# How Computers Work

To write good software, you have to understand the platform you software runs on.

Let's learn how a computer works! Basically all computers when decomposed look like this:

![](computer_cross-section.gif)

We can reorganize this into a diagram of how things are connected:

![](computer_layout.jpg)

Various systems (hard disks, RAM, internet connections, mouse/keyboard, etc.) feed in **data** and **instructions** to the CPU for it to process, which it will then output back to one of the systems (internet, RAM, screen, etc.)

Most computer programs end up in an **assembly language** before being fed to the processor as instructions and data to apply the instructions on. It looks like this:

![](dcache_icache.png)

We can even see this for ourselves! Some tools like https://godbolt.org/ help you see the assembly directly from code in "native" languages (programming languages like C, C++, Rust, D and Go that are compiled directly to computer assembly).

### Binary Files

You can also see this if you try to open some computer files that are in a "binary" format in a text editor. The 1's and 0's try to get interpreted as text and you see garbage instead. for a computer, instructions are also data!

If you somehow point the instructions to the wrong data, all sorts of weird thing can end up happening. For instance, old video games have famous *glitches* which descend from this fact:

![](pokemon_glitch_city.png)

# Binary Data types

Numbers in in computers have to be represented as series of `1`s and `0`s. This is done using a **binary encoding**:

![](binary_integer.png)

The first bit adds 0 or 1. The second adds 0 or 2, the third 0 or 4, etc. in powers of 2. Notice `1 + 2 = 3` so the first two bits cover all the numbers below the third bit. This is always true, so all numbers below $2^{n bits}$ are possible.

There are **signed** and **unsigned** numbers, the first reserve a bit for the negative sign, the other use all the bits for positive numbers starting at 0.

# Floats

FLoating point numbers are more complex. They allocate bits to various parts to try to best represent all possible values:

![](floating_point.png)

Note that floating point numbers are **inexact by nature**. So you get surprising behaviors like:

In [4]:
print(0.1 + 0.2)
0.3 == (0.1 + 0.2)

0.30000000000000004


False

In [5]:
#Assume floating points don't equal what you think because (above) 

# Text

Back in the 1970s all computer scientists were American so they figured we only needed the english latin alphabet and a few additional symbols packed into a byte (8 bits):

![](ascii_table.png)

That's the last time anyone agreed on how to represent text until the 2010s.

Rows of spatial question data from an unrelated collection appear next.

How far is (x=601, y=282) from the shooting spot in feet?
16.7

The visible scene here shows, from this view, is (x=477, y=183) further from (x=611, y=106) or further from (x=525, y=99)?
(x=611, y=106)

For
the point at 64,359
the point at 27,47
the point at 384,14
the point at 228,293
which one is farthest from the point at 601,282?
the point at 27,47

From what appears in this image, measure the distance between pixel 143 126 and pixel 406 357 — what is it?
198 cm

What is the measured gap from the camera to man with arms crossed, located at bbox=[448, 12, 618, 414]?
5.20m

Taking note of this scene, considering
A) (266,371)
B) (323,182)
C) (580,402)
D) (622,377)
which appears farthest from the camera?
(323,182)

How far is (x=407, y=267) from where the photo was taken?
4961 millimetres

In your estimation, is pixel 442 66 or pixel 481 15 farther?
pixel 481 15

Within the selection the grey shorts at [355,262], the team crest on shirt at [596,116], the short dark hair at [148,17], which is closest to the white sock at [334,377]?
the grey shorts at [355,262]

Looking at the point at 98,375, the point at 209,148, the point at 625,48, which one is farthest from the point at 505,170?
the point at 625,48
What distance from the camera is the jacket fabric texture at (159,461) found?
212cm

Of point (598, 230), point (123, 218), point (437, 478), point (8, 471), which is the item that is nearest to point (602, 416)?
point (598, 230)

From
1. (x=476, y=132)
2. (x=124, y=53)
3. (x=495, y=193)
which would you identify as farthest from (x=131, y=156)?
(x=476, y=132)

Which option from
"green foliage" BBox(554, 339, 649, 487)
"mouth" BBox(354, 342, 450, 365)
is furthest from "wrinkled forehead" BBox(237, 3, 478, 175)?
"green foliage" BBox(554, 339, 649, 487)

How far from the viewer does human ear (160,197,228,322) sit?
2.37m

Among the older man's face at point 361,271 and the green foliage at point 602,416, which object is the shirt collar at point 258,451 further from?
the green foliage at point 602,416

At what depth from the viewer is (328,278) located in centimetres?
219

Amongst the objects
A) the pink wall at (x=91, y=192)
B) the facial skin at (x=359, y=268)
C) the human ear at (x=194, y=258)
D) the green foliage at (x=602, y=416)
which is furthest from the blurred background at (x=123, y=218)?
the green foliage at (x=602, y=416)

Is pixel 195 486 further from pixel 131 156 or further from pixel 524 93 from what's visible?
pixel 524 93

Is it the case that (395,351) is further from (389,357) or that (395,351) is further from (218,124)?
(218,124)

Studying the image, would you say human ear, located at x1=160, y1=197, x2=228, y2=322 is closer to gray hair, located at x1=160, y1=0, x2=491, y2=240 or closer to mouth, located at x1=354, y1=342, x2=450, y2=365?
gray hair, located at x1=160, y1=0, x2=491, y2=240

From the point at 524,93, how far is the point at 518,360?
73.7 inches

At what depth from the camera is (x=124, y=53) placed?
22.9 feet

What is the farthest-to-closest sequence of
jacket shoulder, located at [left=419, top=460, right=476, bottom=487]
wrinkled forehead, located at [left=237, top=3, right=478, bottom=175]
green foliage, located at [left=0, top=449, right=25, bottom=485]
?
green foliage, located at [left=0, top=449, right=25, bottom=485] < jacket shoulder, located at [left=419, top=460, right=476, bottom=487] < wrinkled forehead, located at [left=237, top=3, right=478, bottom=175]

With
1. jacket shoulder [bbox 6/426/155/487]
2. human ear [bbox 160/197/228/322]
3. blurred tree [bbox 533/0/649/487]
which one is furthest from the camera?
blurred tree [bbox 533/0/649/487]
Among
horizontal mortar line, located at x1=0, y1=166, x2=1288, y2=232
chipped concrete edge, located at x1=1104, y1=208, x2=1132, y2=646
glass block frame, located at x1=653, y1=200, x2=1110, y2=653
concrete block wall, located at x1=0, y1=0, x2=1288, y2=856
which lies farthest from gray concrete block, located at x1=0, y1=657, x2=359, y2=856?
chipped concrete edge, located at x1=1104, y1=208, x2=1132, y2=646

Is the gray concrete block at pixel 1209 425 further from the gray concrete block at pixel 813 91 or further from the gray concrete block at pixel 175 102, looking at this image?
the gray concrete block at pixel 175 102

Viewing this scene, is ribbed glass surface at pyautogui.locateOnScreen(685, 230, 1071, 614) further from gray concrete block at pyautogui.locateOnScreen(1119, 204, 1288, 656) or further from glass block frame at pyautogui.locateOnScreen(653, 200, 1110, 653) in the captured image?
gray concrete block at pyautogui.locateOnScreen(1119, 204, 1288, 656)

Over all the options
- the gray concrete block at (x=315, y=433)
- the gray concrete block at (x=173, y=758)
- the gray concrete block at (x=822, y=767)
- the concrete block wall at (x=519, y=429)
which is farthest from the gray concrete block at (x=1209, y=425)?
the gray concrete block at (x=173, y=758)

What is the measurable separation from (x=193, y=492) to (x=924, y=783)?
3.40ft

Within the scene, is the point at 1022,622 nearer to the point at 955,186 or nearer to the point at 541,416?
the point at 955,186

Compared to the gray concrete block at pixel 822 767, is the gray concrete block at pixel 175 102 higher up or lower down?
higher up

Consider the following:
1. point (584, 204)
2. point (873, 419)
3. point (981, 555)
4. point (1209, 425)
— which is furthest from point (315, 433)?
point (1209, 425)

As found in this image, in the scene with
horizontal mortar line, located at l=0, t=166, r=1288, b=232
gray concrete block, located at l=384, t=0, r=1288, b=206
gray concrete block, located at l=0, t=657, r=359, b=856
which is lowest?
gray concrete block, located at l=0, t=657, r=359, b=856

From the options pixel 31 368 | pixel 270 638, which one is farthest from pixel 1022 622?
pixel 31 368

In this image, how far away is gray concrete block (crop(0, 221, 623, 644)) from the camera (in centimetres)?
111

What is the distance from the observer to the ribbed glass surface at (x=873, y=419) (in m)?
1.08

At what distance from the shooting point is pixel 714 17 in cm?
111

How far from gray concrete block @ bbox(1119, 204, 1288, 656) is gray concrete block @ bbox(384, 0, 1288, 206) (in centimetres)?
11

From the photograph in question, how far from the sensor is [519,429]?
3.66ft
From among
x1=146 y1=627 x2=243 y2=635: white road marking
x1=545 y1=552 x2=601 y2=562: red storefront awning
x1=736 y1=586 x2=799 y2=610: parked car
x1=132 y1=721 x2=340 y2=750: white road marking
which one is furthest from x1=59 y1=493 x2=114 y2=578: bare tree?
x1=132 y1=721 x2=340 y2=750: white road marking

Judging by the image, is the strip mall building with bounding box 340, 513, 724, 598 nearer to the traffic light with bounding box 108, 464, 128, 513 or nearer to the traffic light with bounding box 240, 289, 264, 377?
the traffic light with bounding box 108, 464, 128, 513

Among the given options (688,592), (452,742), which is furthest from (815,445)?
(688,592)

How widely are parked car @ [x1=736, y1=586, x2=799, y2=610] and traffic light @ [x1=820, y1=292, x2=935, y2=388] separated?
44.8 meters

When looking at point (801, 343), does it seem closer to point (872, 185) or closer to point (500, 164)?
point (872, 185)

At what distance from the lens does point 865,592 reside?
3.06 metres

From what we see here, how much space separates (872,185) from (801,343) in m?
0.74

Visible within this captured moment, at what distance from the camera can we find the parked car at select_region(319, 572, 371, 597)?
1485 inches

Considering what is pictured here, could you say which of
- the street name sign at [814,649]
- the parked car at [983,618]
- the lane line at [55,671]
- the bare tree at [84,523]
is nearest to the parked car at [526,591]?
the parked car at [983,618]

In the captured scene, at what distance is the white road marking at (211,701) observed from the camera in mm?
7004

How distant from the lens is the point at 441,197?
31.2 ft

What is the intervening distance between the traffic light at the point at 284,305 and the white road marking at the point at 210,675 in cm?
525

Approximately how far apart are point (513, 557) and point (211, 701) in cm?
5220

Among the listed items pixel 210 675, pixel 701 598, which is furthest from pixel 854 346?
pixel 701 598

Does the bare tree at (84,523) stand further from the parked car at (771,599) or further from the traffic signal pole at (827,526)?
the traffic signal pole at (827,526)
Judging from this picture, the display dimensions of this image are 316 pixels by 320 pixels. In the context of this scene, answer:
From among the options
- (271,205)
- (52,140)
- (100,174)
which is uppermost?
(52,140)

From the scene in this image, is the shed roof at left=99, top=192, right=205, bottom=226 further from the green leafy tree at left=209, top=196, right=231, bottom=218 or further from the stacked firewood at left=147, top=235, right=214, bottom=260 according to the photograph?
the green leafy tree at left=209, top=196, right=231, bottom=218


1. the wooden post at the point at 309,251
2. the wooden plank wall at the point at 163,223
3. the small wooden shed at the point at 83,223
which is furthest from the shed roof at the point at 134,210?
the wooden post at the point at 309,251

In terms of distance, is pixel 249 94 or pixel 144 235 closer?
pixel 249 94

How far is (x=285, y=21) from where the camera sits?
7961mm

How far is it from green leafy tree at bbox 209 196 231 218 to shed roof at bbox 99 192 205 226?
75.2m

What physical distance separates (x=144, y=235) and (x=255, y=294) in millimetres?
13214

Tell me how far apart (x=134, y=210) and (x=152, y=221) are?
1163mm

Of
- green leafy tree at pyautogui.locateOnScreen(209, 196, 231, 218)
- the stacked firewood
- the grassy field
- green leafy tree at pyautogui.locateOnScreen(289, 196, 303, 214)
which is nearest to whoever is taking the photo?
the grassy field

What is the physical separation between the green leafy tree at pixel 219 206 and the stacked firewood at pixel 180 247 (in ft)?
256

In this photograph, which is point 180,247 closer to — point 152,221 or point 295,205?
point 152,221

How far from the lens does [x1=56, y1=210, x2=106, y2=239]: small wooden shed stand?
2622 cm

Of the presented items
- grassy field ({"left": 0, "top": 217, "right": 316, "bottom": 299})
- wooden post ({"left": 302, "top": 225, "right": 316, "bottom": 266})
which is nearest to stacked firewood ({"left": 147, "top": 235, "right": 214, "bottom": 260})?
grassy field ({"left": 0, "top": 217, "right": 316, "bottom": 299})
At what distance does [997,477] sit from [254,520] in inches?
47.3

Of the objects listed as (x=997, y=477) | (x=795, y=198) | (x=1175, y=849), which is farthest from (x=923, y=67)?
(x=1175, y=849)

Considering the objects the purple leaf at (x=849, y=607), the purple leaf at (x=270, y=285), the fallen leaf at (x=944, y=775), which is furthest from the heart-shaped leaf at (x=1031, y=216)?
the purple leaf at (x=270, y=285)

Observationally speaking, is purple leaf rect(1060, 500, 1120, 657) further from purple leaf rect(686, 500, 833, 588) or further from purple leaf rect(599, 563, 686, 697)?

Since a lot of people want text for different things than english, of which there are more than 255 symbols, they tried UTF-16 and UTF-32 but ended up with [UTF-8](https://www.youtube.com/watch?v=MijmeoH9LT4) which is quite a genious solution to the problem.

# The Memory Hierarchy 

The reason computers are fast is because the basic operations happen billions of times per second. The hard part is feeding in the data for the operations.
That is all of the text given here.